On page 50 we are introduced to blame culture and the premise of no errors flagged, no learning or early correction possible. This exemplified as the typical pilots vs doctors enthusiasm or not for checklists. This becomes a question of motivation born out of self-interest. By page 55 this has been expanded into a wider set of defensive decision-making principles which I think we can all know as true from our own experiences and those we witness. The “we need more data”, or “don’t decide and so don’t get blamed”; or “recognition heuristics” for example choosing the bigger name is easier to defend even if it is the lesser choice. The point is all of these self-serving decisions become the means to evade accountability. In leadership I think this is everywhere, and in the context of blame, we are all at fault every time we ignore the challenges faced and just demand the head of whoever was last to duck.
I have much to introduce on this concept. In Gigerenzer, the psychological reflections upon how this is inherently wound into risk and the self-serving behaviour we all find ourselves guilty, seems to me a powerful reflection of every headline in the news. That includes the motivations for those headline chasing interests themselves, and every blame transferring opportunity we each read them in hope to find.
How deep, or how low, can we go?
My questions are many. But one I am pondering right now is can this be a little closer to a universally applicable source of our failings as whole societies. In the project language I am attempting to introduce, it reflects our interfaces, our lack of being mode, the distant we try to create between ourselves and necessary action, and the separated motivations we then each stand behind. Every time we let our singular interest in visibility | behaviour | trust defend our own needs at the expense of others, we create a project of self-interest, with its own reasons to justify a truth. This project of self-interest sitting primary and priority to others we may subscribe. The more projects | within projects we permit by the self-serving interests of our controls, the more defensive decision-making we can permit to stand.
visibility | behaviour | trust
To my way of thinking, this is precisely why we have no trust in each other. Why visibility becomes centred upon ourselves. It becomes our justification for behaving badly towards others.

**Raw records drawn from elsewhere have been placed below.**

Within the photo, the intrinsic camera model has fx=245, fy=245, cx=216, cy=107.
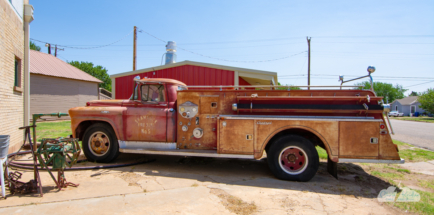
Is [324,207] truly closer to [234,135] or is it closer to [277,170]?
[277,170]

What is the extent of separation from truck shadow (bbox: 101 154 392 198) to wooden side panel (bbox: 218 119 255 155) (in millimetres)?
619

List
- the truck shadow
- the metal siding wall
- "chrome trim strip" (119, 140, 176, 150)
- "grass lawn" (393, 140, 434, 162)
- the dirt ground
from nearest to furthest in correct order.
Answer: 1. the dirt ground
2. the truck shadow
3. "chrome trim strip" (119, 140, 176, 150)
4. "grass lawn" (393, 140, 434, 162)
5. the metal siding wall

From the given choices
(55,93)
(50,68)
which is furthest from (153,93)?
Answer: (50,68)

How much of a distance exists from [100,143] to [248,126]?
12.4 feet

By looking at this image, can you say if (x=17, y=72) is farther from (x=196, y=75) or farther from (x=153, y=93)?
(x=196, y=75)

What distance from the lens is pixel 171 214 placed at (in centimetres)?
350

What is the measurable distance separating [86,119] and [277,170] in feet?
15.6

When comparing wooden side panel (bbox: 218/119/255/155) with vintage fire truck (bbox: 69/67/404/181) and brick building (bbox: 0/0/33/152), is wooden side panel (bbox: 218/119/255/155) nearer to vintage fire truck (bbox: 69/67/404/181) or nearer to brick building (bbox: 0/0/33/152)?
vintage fire truck (bbox: 69/67/404/181)

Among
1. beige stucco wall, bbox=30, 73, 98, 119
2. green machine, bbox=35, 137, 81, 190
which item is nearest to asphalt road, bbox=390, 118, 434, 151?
green machine, bbox=35, 137, 81, 190

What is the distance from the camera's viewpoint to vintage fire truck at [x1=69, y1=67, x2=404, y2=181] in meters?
4.93

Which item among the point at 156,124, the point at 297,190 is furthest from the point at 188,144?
the point at 297,190

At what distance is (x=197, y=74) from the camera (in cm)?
1091

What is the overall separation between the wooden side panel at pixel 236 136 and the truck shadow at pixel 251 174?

We divide ourselves, by the singular interests of our individual projects. We selfishly allow controls to exist that support the same. We elect leaders who advocate more of the same or we ignore them completely and just do as we please.

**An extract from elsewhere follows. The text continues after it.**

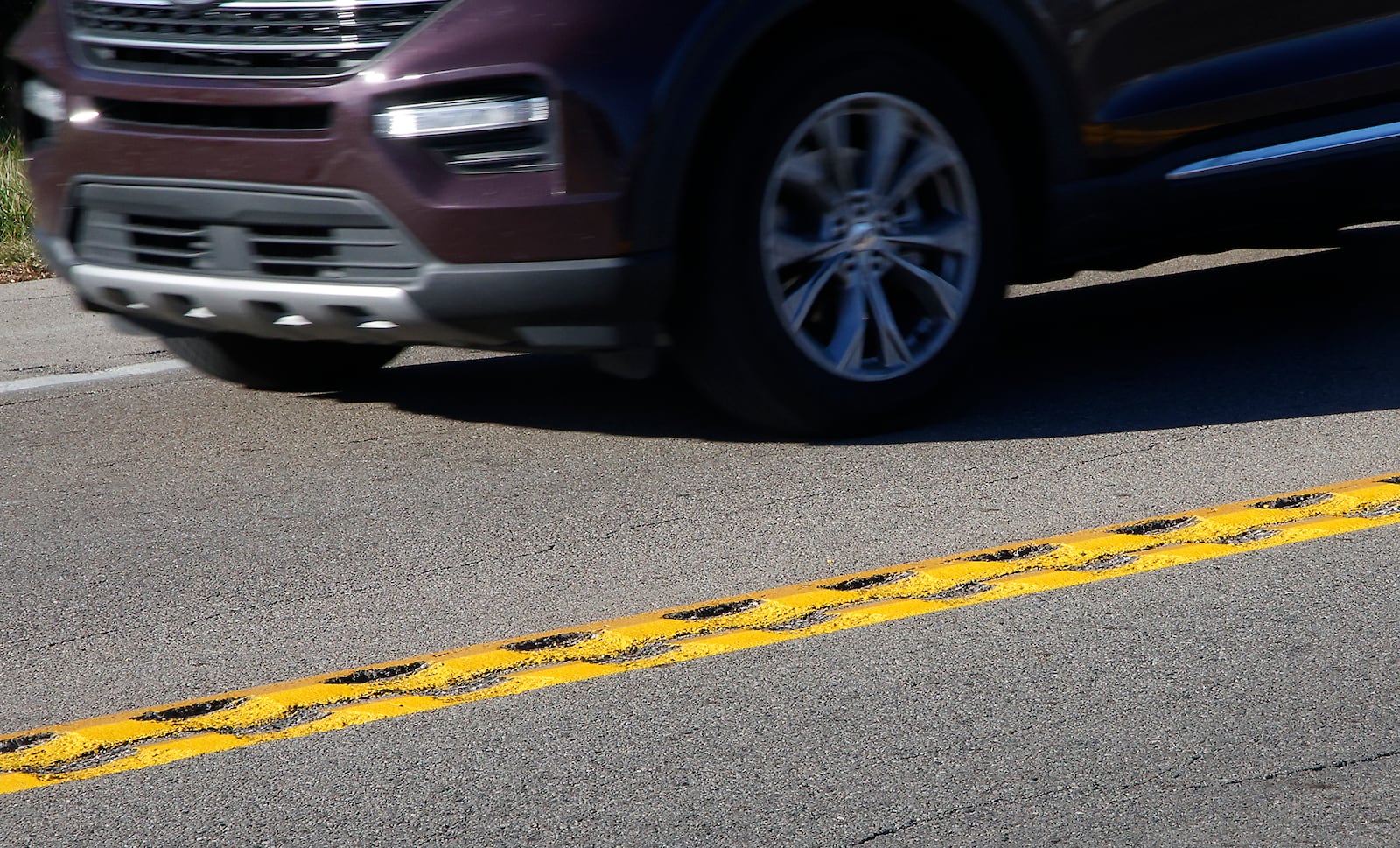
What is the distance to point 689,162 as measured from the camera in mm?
4113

Perhaps the following contemporary examples can be related to this propensity to make defensively minded decisions, or blame those who do when we would do the same? The current queues for petrol; the positions we take on whether wealth or health should be Covid19s first response; the blame we put upon impotent government; the despair at a headline chasing press; the divides in our society and across borders; the self-serving politics and back-biting distractions, the executive bonus’ that go unchecked or the trade union disruptions on spurious grounds of safety; the constant erosions of interest in our schools, our hospitals, and our distant kin; the loss of interest by those who can afford it, and collective despair by those that cannot.
We are all defensive decision-making machines and we are all playing the zero sum game. As I return to university with psychology at my fingertips, I am wondering how deep this may go. Are we each even fooling ourselves, with defensive decision-making within that goes largely unseen.
In psychology we are required to look beneath the mask. This blog series is attempting to unmask some hidden parts of projects to engender a more collaborative way.